O jovem adquire as competências de que o mercado necessita, ainda que por pouco tempo, e não as competências e conhecimentos de que ele próprio e o colectivo necessitariam. Tendo em conta que as necessidades do chamado “mercado de trabalho” são fortemente oscilantes e efémeras, as características formativas do operariado ideal são também variáveis. Além disso, o mercado quer absorver essencialmente os trabalhadores jovens, com recurso a contratação precária, facilmente descartada e substituída. Isso significa que a concepção de que a formação profissional é, em si mesma, a chave para o sucesso e para a “empregabilidade” no mercado de trabalho capitalista é uma ilusão e um logro.
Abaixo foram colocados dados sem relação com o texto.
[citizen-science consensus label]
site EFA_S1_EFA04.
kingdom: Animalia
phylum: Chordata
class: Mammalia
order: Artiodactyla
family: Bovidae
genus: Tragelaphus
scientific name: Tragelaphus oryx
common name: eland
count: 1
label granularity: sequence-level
As escolas portuguesas estão a ser convertidas em ante-câmaras do Trabalho assalariado, com a agravante que disponibilizam jovens estudantes para o mundo do trabalho sem qualquer remuneração. Ou seja, as empresas, as grandes empresas, usufruem de dupla vantagem parasitando o sistema público de ensino. Por um lado, poupam significativas somas ao não investir isoladamente na formação profissional; por outro, utilizam sem pagamento e qualquer responsabilidade social, os estudantes como trabalhadores em formação. E os estudantes são forçados a agradecer e levados a crer que este é o melhor dos mundos, porque ingressaram no mundo do trabalho.

O estágio profissional de âmbito curricular no ensino secundário (ensino profissional) é assim, não só uma forma de formação profissional, como uma forma de exploração total do trabalho alheio. Depois deste percurso básico, o estudante converte-se directamente em assalariado ou desempregado, sendo que, com esforço pode ingressar no ensino superior para cumprir o primeiro ciclo de bolonha e assim subir um degrau na escala salarial, permanecendo no entanto, à mercê dos desígnios e caprichos do “mercado de trabalho”.
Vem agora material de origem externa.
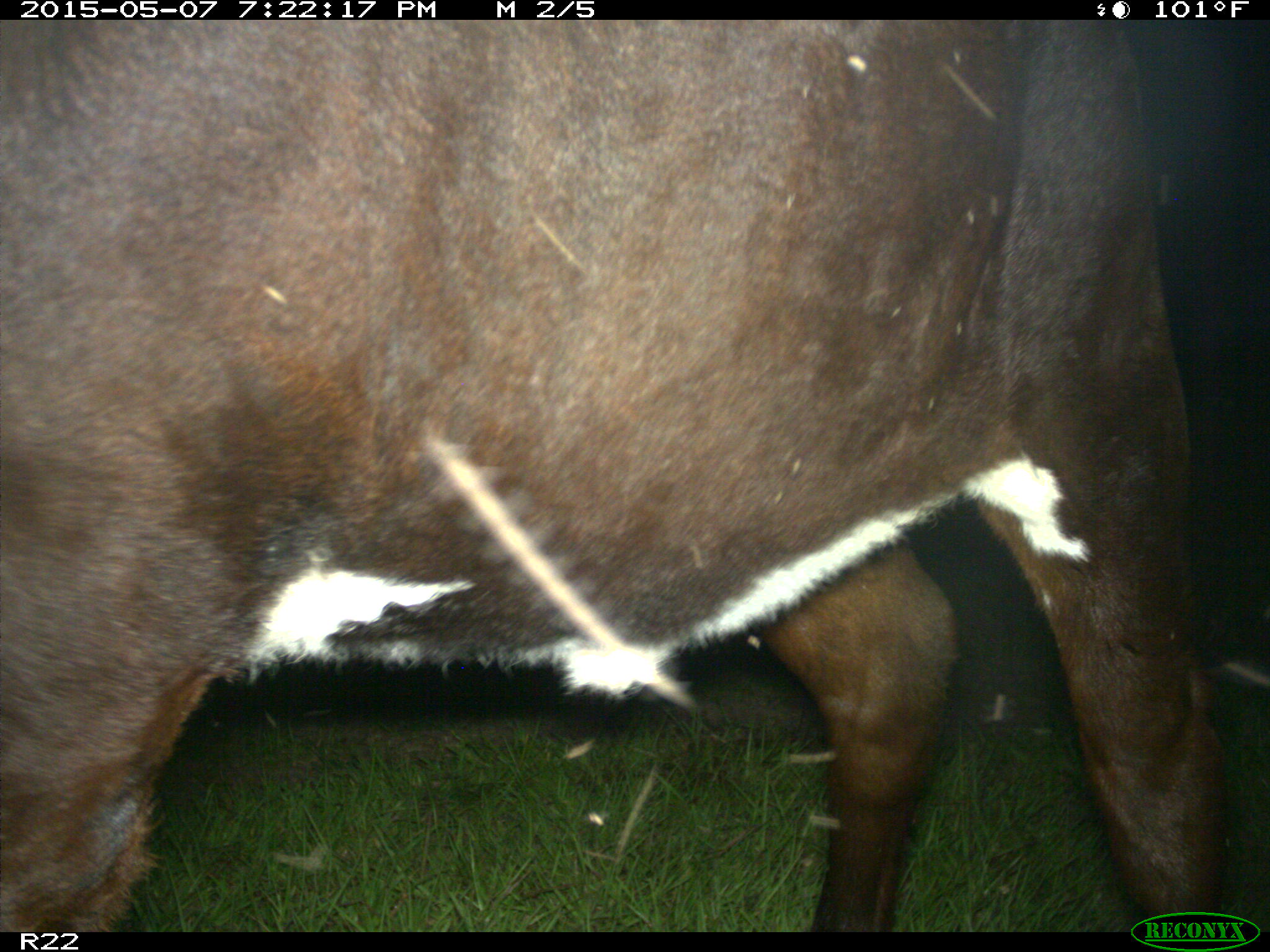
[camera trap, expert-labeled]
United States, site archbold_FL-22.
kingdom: Animalia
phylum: Chordata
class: Mammalia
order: Artiodactyla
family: Bovidae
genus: Bos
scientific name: Bos taurus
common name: domestic cow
Bos taurus (domestic cow).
Os filhos das camadas mais ricas da população, particularmente dos yuppies e da burguesia, têm, esses sim, acesso a uma Escola cada vez mais insular. Uma Escola que, sendo pública ou privada, é reservada para as elites nacionais, escolhendo os seus alunos com base numa triagem social e académica, encaminhando-os para o prosseguimento de estudos no sentido do ensino universitário.

A educação não é só formação. É urgente desmascarar a propaganda política do Governo quando afirma que está a abrir as portas da educação a todos, que está a trazer os jovens para as escolas, que está a combater o abandono e o insucesso escolares. É preciso denunciar que as estatísticas de escolaridade, de abandono e de insucesso, não terão o mesmo significado agora que tinham antes.

Uma forte percentagem da população acreditada para o trabalho, detentora das mais variadas habilitações (jogador de futebol, ajudante de pedreiro, ajudante de cozinheiro, técnico especializado em linhas de montagem, técnico de informática, cabeleireiro, e por aí fora) não quererá dizer mais do que isto: negámos a esses o direito a aprender, mas demos-lhes a obrigação de permanecer explorados.